● **Questions about pictured scenes**:
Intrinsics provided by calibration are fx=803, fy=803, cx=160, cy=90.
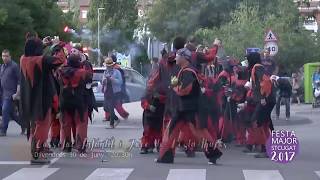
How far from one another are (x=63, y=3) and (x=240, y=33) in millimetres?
60687

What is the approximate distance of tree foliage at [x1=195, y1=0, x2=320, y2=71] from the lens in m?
38.4

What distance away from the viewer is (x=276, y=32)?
131 feet

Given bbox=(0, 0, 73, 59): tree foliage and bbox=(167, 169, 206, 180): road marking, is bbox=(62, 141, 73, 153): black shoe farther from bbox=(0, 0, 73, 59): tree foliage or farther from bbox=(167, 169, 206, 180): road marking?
bbox=(0, 0, 73, 59): tree foliage

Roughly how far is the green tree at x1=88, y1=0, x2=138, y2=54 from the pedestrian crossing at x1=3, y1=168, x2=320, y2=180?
61433 millimetres

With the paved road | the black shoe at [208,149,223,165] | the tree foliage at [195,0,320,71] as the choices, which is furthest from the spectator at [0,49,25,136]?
the tree foliage at [195,0,320,71]

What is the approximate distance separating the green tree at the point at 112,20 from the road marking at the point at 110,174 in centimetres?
6142

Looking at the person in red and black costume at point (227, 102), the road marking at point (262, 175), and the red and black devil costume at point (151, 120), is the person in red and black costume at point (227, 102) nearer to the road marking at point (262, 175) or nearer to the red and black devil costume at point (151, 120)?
the red and black devil costume at point (151, 120)

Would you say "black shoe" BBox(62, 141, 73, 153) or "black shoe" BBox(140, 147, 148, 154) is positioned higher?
"black shoe" BBox(62, 141, 73, 153)

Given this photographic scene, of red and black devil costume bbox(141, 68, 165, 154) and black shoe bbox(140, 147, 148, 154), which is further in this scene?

● **Your goal**:
Print the lines starting at the one containing "With the paved" and running through the last line, inclusive, with no changes.

● **Task output**:
With the paved road | the black shoe at [208,149,223,165] | the tree foliage at [195,0,320,71] as the choices, which is furthest from the spectator at [0,49,25,136]?
the tree foliage at [195,0,320,71]

What is the approximate distance separating the green tree at the point at 112,20 from the road marking at the point at 110,174 in centimetres?
6142

Looking at the person in red and black costume at point (227, 102), the road marking at point (262, 175), and the red and black devil costume at point (151, 120), is the person in red and black costume at point (227, 102) nearer to the road marking at point (262, 175) or nearer to the red and black devil costume at point (151, 120)?
the red and black devil costume at point (151, 120)

Would you say "black shoe" BBox(62, 141, 73, 153) or "black shoe" BBox(140, 147, 148, 154) is positioned higher?
"black shoe" BBox(62, 141, 73, 153)

Given this photographic scene, of red and black devil costume bbox(141, 68, 165, 154) and black shoe bbox(140, 147, 148, 154), which is further in this scene?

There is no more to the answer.